At the 2002 trial Justice Hammond found Mr Stemson had developed an obsession that Libby Daniels and Barbara Doyle wanted to get Firlawn House back from him and he originally blamed the fire on the Doyle family.

Justice Hammond, who was satisfied Mr Stemson lit the fire himself and would have convicted him if it had been a criminal trial, found Mr Stemson was manipulative and regarded his evidence as evasive, contradictory and totally unreliable.

At the Court of Appeal a bid to challenge Justice Hammond’s findings of fact foundered, with the court rejecting the argument that Justice Hammond erred in fact when he concluded that Mr Stemson was himself responsible for the fire.

But at the Privy Council Mr Witten-Hannah, who did not enter the case until February this year as a favour to his former schoolmate, accepted that the Privy Council ought not to disturb a concurrent finding of fact by the High Court and the Court of Appeal unless it could be clearly shown that the finding was erroneous.

Mr Witten-Hannah argued there was no evidence upon which the lower courts could arrive at their findings to the high standard of proof required.

He said the Court of Appeal did not go into the facts of the case at all and all it had done was support the process of reasoning which led Justice Hammond to his finding.

He said that if Justice Hammond had analysed forensic evidence about the position of broken glass correctly he might have come to a different conclusion as to whether it had been proved to the required high standard that it was Mr Stemson who set the fire.

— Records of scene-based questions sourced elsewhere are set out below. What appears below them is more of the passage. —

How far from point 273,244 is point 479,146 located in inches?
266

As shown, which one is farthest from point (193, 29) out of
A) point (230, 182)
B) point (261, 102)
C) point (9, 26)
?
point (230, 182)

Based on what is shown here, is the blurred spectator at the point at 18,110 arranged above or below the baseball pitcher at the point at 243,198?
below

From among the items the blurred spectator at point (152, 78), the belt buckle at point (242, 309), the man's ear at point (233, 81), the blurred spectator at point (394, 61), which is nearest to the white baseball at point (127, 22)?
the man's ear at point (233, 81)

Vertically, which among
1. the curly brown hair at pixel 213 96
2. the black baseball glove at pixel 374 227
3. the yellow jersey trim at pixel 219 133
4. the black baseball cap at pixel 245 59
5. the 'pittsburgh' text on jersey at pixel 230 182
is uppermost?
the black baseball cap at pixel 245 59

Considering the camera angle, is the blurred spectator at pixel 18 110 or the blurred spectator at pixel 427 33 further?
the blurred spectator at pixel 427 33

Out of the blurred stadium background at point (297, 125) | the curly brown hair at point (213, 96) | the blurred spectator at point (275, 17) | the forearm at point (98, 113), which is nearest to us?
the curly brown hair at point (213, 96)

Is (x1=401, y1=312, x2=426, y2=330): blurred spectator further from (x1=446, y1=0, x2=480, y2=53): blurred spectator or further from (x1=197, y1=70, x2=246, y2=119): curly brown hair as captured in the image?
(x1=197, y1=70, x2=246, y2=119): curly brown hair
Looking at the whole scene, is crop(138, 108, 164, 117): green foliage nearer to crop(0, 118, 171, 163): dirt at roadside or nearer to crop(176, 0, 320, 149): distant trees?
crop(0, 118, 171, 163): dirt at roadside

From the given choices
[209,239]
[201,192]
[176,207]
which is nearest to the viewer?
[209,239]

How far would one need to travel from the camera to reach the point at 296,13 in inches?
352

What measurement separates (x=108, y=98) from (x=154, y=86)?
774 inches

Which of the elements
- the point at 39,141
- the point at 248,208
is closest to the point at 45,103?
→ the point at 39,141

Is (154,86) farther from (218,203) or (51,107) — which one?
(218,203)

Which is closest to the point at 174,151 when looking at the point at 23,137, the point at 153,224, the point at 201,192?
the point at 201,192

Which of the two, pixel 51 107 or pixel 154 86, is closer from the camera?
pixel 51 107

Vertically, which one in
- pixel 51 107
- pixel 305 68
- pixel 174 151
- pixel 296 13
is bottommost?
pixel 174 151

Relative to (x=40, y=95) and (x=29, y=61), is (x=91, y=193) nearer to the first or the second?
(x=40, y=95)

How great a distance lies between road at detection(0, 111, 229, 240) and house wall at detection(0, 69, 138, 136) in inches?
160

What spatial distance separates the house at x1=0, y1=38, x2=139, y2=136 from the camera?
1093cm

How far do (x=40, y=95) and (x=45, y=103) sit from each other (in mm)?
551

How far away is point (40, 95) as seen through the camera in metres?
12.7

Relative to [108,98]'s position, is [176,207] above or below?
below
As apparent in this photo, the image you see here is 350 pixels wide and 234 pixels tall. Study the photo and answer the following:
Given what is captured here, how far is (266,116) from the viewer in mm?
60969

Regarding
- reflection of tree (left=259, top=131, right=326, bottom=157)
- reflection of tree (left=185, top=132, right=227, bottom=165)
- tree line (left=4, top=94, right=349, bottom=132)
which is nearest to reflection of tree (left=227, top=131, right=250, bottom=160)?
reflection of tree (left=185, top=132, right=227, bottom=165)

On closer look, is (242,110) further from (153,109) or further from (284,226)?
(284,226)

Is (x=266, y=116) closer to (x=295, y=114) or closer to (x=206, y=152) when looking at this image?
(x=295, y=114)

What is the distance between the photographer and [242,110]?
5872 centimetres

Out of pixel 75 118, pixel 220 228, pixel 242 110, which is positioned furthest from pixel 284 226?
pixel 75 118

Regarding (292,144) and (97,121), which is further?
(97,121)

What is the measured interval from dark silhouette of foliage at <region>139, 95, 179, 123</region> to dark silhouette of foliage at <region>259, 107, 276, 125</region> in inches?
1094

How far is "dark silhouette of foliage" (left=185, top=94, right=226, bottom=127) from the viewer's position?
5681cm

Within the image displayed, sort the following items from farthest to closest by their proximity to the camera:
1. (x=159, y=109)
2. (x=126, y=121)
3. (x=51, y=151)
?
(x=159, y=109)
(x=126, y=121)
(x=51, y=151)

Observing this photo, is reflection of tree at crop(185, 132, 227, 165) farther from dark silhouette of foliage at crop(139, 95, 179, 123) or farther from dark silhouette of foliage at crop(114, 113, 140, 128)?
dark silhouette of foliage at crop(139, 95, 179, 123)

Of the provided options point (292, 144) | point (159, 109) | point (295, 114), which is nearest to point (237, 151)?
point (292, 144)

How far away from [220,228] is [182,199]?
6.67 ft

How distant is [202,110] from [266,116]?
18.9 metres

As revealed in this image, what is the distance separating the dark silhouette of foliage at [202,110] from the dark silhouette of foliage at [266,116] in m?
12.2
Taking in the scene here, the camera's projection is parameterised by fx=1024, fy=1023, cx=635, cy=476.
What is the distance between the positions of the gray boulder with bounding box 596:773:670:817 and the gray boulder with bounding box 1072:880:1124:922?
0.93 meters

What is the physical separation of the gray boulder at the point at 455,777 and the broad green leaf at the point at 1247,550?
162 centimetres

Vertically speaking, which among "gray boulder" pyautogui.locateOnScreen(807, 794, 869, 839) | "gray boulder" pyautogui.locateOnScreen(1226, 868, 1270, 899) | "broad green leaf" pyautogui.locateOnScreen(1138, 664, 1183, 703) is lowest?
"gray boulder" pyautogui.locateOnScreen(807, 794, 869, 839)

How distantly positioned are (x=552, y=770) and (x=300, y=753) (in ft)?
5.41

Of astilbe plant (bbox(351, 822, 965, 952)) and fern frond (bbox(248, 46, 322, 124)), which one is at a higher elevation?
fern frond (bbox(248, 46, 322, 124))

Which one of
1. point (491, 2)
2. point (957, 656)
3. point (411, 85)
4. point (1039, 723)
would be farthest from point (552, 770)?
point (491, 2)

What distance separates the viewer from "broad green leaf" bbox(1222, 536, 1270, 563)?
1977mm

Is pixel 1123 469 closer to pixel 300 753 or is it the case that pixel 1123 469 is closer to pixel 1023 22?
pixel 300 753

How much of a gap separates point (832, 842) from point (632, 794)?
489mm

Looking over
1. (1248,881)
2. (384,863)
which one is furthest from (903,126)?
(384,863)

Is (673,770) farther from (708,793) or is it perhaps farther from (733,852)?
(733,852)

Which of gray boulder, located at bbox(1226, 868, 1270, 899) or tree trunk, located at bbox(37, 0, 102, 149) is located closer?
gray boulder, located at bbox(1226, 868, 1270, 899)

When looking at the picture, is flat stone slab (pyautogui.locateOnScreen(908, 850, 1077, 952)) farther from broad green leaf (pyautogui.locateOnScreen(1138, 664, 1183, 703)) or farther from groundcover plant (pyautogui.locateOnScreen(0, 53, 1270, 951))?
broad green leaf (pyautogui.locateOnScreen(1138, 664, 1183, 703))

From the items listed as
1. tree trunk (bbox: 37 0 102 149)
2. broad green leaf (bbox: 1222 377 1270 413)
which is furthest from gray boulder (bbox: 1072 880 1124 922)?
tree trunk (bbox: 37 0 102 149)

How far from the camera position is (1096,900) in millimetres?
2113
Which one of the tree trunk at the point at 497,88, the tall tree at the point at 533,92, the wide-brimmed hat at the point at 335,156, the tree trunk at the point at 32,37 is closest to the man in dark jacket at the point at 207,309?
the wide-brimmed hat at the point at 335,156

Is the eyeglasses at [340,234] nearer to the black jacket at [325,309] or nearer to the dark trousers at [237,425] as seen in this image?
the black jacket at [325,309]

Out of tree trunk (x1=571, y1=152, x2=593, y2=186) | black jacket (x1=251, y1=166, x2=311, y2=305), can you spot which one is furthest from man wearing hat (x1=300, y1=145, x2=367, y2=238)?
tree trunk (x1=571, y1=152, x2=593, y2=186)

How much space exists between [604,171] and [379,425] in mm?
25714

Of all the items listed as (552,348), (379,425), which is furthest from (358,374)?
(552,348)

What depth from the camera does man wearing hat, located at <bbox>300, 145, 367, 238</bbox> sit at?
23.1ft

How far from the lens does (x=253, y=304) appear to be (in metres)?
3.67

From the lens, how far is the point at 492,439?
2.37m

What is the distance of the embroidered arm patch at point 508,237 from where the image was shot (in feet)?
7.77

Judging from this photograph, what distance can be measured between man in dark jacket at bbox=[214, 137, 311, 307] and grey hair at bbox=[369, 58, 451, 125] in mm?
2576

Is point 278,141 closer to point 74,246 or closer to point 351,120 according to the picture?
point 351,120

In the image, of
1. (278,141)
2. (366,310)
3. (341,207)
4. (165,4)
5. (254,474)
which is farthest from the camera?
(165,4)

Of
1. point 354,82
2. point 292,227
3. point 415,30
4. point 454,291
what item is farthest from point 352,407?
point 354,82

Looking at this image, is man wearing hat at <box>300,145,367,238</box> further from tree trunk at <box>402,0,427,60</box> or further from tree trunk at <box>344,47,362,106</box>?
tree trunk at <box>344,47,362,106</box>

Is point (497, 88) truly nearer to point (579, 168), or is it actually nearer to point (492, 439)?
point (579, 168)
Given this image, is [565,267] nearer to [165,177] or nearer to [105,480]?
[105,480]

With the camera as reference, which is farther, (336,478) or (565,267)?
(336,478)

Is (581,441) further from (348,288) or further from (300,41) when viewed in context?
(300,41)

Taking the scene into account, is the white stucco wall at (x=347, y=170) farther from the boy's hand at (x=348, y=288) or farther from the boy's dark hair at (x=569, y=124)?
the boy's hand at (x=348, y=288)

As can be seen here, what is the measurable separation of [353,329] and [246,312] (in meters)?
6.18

According to Mr Witten-Hannah the Court of Appeal’s refusal to go into the facts meant it had omitted to consider the state of the evidence on the separate question as to who started the fire in the lounge.

The Court of Appeal made no finding as to whether or not the presence of fire in both locations – the bedroom and the lounge – was the work of two arsonists and, if so, whether they were acting together or independently.

This was important because if the Privy Council was satisfied that Justice Hammond was wrong to conclude that the fire in the lounge was set by Mr Stemson it would suggest that someone other than Mr Stemson was responsible for the fire in the bedroom.

Mr Witten-Hannah argued unsuccessfully  that it was therefore open for the Privy Council to re-examine the whole issue as to whether it was Mr Stemson who set fire to Firlawn House.

The Privy Council was not persuaded by either argument, saying the overwhelming weight of evidence was that it was Mr Stemson and not Mr Laing who was the arsonist and there were no grounds for opening up the concurrent findings of the High Court and Court of Appeal that it was Mr Stemson who set the fire at Firlawn House.

It also upheld Justice Hammond’s ruling that, apart from any question of arson, AMP was entitled to reject Mr Stemson’s insurance claim on the ground he lied about any attempt to sell Firlawn House before the fire.

Costs were awarded against Mr Stemson. AMP was represented by Michael Ring QC.

Footnote: In June 2004 Michael David Stemson, giving a Coromandel address, incorporated a company called Welfare Investigator Consultant Advocate Broker Accident CYF Support Charity Ltd, of which Companies Office records showed him as its sole director and shareholder.